APPLY WHAT YOU READ:
**a.** Answer these questions using the article on Outcast Foods:
(i) In which place is Outcast Foods based?
(ii) Who is the CEO of Outcast Foods?
(iii) To how long does the company's drying process extend shelf life?
**b.** Write out the part of the article on Outcast Foods between "Dartmouth-based Outcast Foods" and "in a statement.", inclusive.

SOURCE EXTRACT:
Dartmouth-based Outcast Foods is partnering with Nova Scotia farms to mitigate the massive food waste due to COVID-19’s decimation of the food service industry. Outcast will turn fresh produce into dried fruit and vegetables so it does not go to waste.
Farms are facing an unprecedented situation with millions of pounds of product remaining unsold because of the collapse of the food service industry, the company said in a statement.
“Shortly after the rise of COVID-19 we started receiving calls from farmers that had no buyers for their fresh fruits and vegetables,” said Outcast Foods CEO Darren Burke.
He said they included “truckloads of beautiful sweet potatoes, carrots, blueberries, and kale to name a few… all of which would have been rotting on the fields or tilled back into the soil.”
Outcast, which announced a $3 million round of funding in January, uses a three-step process to dry fruits and vegetables. The process locks in nutrients and extends shelf life to more than two years.

GIVEN INFORMATION:
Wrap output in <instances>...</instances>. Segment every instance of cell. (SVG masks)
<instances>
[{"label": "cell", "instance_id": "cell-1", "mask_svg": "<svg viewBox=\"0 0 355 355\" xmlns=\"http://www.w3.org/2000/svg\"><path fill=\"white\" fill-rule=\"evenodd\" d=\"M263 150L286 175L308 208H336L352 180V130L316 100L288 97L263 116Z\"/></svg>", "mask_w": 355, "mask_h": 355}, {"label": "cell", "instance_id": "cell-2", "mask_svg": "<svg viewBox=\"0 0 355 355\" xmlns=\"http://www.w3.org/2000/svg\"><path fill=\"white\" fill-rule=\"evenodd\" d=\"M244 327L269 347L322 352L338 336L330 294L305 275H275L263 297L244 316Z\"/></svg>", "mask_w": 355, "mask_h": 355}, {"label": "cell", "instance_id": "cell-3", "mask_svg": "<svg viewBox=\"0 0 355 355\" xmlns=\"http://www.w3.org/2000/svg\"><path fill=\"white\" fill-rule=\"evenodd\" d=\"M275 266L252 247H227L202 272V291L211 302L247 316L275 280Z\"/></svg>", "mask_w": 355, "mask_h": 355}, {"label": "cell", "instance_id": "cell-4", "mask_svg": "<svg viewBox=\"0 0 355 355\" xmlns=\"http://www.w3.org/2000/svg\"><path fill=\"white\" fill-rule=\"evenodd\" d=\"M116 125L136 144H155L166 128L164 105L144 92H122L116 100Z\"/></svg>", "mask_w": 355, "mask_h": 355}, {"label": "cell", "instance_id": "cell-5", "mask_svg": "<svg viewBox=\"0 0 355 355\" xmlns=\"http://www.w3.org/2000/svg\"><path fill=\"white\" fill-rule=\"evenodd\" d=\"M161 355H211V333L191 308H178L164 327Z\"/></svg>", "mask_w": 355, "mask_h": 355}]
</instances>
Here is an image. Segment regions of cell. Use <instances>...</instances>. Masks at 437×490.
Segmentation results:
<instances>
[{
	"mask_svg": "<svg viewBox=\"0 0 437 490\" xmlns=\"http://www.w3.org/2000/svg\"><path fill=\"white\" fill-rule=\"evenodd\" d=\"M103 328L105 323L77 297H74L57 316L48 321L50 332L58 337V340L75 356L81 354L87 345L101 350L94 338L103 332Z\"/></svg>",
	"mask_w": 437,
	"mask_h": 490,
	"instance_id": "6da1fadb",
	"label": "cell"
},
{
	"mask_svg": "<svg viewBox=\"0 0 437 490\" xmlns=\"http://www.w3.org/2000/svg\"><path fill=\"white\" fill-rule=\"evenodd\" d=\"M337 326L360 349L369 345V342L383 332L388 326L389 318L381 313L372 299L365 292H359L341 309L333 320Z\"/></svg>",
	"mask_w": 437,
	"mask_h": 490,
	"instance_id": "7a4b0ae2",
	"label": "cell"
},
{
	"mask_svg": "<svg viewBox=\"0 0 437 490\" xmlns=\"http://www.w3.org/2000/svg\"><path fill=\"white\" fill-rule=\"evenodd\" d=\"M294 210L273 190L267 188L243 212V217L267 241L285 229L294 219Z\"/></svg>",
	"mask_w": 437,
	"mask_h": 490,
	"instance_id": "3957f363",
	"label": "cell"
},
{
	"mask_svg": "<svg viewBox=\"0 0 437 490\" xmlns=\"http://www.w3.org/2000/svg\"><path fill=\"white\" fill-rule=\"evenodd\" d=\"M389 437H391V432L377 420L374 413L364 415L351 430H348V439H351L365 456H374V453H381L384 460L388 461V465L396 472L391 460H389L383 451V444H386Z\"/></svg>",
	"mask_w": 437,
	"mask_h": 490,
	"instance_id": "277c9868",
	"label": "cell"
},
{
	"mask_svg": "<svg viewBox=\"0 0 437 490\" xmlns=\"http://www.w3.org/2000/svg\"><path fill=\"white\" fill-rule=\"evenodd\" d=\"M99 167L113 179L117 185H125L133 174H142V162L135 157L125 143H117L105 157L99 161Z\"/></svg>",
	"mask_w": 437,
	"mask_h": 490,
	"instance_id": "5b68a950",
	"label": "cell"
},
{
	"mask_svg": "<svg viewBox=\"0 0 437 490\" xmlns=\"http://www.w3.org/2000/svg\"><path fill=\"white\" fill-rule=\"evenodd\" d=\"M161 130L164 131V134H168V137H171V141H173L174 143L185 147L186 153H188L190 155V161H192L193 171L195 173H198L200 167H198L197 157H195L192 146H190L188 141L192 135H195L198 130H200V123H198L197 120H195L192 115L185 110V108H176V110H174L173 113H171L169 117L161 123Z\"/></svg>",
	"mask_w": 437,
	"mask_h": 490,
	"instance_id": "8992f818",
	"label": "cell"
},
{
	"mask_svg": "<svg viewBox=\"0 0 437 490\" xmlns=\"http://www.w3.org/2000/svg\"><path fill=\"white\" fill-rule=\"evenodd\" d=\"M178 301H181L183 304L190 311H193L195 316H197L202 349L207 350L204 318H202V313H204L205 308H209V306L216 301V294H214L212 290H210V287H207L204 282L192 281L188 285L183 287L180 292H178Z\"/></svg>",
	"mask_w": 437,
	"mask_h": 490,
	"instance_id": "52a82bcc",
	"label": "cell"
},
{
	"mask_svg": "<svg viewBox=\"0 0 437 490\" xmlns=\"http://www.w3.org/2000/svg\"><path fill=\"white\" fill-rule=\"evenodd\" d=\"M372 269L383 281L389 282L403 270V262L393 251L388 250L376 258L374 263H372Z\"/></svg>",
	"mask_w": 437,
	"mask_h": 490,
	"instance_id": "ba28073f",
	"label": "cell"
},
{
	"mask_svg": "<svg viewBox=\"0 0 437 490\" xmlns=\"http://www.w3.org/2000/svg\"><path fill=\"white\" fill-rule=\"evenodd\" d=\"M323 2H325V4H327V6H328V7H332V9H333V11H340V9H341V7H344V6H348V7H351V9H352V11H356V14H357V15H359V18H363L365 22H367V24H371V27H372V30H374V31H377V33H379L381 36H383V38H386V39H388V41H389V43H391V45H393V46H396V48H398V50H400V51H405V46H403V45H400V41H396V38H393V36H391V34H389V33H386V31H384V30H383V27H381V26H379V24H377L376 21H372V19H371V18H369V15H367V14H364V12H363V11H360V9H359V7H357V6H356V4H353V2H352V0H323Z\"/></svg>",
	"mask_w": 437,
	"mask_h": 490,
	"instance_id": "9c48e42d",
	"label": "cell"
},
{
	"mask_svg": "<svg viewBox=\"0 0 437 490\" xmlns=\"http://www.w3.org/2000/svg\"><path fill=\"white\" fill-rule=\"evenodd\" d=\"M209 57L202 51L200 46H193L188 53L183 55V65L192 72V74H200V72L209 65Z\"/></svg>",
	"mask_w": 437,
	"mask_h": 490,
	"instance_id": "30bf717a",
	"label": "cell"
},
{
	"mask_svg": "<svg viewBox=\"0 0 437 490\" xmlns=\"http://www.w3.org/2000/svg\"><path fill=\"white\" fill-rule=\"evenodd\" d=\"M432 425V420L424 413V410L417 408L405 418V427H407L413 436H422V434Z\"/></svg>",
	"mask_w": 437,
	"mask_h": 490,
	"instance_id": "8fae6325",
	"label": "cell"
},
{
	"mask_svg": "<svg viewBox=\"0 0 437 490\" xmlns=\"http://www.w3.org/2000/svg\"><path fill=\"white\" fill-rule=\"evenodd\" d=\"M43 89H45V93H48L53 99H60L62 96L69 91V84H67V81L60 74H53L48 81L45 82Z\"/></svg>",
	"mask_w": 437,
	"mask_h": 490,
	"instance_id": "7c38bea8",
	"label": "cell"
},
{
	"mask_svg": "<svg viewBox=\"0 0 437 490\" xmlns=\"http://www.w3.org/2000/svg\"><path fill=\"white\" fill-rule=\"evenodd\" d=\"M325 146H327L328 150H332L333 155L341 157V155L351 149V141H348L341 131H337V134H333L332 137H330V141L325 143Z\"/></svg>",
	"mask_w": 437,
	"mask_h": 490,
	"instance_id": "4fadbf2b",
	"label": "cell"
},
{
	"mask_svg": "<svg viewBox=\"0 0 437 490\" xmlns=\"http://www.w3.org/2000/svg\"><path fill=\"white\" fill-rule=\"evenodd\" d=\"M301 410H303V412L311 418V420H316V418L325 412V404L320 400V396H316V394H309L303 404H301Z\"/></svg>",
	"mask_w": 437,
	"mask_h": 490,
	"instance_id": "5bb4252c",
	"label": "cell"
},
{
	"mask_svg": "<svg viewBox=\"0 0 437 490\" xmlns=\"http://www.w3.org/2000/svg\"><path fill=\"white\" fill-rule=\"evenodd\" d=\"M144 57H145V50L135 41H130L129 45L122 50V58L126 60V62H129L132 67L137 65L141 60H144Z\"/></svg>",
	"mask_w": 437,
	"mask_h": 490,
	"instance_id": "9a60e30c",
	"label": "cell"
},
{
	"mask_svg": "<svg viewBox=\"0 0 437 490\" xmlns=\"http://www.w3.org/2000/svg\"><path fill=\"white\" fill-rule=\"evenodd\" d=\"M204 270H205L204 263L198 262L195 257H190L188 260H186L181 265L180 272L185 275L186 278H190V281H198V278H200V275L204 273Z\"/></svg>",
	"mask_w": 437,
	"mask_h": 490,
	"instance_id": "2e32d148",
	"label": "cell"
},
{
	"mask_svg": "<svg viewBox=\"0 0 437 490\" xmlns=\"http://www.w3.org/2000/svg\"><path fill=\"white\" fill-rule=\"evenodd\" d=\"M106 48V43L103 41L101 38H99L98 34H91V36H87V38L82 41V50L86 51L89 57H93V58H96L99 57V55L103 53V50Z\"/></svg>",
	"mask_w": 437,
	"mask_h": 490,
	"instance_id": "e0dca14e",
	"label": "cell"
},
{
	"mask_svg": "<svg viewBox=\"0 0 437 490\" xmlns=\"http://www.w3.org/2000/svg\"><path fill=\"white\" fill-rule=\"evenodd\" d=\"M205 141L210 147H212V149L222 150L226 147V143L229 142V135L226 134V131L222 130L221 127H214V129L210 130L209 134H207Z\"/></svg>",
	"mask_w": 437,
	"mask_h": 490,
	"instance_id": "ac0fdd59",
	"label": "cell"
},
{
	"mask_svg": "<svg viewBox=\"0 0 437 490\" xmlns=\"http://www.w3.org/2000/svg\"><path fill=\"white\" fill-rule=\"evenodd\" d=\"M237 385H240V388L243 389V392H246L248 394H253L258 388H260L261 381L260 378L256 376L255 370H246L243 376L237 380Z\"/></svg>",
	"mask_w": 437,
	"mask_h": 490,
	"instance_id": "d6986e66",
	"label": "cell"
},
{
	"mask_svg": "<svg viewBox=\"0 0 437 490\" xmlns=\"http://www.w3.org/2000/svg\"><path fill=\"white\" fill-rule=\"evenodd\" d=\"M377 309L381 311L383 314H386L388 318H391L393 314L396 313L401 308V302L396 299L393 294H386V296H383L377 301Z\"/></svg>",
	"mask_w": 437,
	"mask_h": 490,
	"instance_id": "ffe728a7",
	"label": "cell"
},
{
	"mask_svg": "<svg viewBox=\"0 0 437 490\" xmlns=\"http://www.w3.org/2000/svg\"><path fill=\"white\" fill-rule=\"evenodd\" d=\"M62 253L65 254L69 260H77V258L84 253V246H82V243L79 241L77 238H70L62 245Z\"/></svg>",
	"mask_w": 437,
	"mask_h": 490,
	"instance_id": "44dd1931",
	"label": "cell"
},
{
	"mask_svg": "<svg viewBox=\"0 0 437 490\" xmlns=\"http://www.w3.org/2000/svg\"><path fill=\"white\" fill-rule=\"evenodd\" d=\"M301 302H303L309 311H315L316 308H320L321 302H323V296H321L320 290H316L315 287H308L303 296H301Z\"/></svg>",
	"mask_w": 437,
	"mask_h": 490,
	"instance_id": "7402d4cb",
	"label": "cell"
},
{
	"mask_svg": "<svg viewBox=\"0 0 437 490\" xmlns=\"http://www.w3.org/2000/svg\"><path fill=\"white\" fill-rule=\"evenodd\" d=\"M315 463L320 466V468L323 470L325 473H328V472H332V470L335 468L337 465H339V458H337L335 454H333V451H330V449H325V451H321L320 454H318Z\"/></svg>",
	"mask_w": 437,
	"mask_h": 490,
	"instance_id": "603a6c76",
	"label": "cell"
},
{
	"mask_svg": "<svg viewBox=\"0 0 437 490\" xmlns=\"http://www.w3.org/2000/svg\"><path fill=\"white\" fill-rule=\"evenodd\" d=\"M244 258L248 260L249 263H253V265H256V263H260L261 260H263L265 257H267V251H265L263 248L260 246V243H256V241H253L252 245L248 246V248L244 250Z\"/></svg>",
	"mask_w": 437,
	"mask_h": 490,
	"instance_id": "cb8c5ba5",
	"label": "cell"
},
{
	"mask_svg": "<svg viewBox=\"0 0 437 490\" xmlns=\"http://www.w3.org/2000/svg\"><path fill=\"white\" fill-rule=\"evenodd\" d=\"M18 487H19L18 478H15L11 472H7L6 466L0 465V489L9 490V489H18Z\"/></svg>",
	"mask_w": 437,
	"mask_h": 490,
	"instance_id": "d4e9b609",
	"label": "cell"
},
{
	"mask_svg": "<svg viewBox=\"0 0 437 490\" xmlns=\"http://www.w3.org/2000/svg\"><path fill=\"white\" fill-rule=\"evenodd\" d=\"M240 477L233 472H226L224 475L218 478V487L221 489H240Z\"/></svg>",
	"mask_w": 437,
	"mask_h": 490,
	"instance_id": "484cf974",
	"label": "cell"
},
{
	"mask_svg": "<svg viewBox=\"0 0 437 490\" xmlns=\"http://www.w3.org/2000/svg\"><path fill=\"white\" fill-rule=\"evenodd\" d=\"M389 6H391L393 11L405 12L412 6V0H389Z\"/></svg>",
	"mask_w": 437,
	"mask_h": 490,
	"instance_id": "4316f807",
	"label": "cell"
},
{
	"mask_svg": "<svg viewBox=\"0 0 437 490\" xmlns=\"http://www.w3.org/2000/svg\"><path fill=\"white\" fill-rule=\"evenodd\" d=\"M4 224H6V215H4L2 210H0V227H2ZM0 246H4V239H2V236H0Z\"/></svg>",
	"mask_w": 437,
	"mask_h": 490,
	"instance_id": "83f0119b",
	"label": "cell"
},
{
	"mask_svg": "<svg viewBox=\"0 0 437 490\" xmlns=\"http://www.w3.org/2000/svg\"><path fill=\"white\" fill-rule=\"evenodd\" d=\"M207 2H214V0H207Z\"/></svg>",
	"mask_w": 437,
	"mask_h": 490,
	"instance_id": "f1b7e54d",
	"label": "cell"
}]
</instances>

SOLUTIONS PER TASK:
**a.**
(i) Dartmouth
(ii) Darren Burke
(iii) More than two years

**b.**
Dartmouth-based Outcast Foods is partnering with Nova Scotia farms to mitigate the massive food waste due to COVID-19’s decimation of the food service industry. Outcast will turn fresh produce into dried fruit and vegetables so it does not go to waste.
Farms are facing an unprecedented situation with millions of pounds of product remaining unsold because of the collapse of the food service industry, the company said in a statement.